The following additional settings can be used in Input JSON:

  • overrides (optional) - allows overriding the field and its options from Document Type Settings if it is used as default Input. The field to be overridden should be declared in the block by its name. Then settings of the field to be overridden has to be declared and defined.

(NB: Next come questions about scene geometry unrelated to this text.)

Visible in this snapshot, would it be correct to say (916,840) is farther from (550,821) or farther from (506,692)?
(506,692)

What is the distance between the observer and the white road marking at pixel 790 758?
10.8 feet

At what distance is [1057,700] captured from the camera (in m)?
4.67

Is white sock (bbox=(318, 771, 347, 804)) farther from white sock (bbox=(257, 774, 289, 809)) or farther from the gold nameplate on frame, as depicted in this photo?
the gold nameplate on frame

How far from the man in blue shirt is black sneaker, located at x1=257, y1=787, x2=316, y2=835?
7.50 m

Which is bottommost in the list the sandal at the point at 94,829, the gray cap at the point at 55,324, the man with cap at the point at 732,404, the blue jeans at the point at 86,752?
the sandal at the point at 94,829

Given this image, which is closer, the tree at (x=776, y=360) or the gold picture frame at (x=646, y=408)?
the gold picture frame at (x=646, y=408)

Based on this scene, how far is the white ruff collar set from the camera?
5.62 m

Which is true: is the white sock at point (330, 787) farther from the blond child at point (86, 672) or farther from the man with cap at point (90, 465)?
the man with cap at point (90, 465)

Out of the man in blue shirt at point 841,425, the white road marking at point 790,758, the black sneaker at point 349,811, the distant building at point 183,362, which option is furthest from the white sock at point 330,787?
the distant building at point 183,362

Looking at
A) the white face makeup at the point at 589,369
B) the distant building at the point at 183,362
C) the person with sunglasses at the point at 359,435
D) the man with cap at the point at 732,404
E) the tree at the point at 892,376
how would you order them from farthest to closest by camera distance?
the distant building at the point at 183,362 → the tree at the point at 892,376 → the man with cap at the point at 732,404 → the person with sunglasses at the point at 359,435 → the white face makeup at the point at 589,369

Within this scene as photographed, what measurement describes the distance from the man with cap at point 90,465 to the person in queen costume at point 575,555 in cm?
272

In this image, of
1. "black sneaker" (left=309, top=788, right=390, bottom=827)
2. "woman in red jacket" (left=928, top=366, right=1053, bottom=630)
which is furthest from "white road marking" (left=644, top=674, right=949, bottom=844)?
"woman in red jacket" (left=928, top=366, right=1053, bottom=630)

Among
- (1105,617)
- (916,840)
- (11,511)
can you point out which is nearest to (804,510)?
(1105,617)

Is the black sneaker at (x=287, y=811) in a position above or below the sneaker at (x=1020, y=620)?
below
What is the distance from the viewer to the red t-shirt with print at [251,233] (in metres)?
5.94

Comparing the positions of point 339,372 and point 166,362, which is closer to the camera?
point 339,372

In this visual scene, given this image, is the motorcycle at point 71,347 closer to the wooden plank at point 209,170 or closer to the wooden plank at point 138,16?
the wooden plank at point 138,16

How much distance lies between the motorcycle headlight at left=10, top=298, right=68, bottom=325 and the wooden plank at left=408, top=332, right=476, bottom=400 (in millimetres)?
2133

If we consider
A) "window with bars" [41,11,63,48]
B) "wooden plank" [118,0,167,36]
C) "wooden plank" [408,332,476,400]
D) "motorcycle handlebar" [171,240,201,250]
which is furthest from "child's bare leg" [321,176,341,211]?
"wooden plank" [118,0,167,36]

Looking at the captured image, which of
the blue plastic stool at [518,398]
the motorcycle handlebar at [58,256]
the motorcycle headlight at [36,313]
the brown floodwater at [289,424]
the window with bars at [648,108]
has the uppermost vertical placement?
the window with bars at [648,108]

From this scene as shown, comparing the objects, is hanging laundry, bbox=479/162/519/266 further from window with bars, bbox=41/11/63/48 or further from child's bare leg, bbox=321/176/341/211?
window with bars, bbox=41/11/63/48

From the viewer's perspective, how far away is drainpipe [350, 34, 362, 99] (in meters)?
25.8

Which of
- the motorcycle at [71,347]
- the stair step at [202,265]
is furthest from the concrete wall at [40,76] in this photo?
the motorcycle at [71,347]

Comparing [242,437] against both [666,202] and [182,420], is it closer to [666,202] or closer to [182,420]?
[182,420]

Please note, that "name" and "type" cannot be overridden.

    "overrides": {
        "input_custom_error_1": {
          "label": "Overrided input with custom error"
        }
         } -  "label" for the field with the name "input_custom_error_1" will be overridden with the set value.

    messages (optional) - allows displaying the block with a message or several messages. The block can be configured with various severity parameters: "info", "warning", "error".

    • "messages": ["Info message"] - to display the block with message "Info message" with default severity "info";
    • "messages": [{ "severity": "info", "text": "Info message" }] - to display the info message "Info message";
    • "messages": [{ "severity": "warning", "text": "Warning message" }] - to display the warning message "Warning message";
    • "messages": [{ "severity": "error", "text": "Error message" }] - to display the error message "Error message";

    • "messages": 
       [
         { 
           "severity": "error", 
           "text": "Error message" 
         }, 
         {
          "severity": "info", 

          "text": "Info message" 
         },
         {
          "severity": "warning", 

          "text": "Warning message" 
         }
       ]- to display several messages of different severity. 

Output JSON for processed HTML files

As an Output for HTML Information Extraction Human Task produces the following JSON:

Output JSON example for HTML Documents
{
	"html": "<Document HTML with additional tags added after human/ML processing>",
	"metadata": {
		"input_custom_error_1": "test",
		"datepicker_5": "9 Apr 2022",
		"datepicker_4": "April 09",
		"datepicker_3": "2022",
		"select_multiple_1": [
			"string_1",
			"string_2"
		],
		"select_2": "real_value_3",
		"checkbox_1": true,
		"number_input_1": "7",
		"radio_group_1": "real_value_3"
	}
}


It has the following structure:

    • html (string) - HTML with added tags to values that human/ML tagged.
    • metadata (map) - exists only if fields from the More/renamed metadata section were filled. Represented as a key-value structure, where is the key - is the field name defined in Document Type Settings and the value is a value put in a field.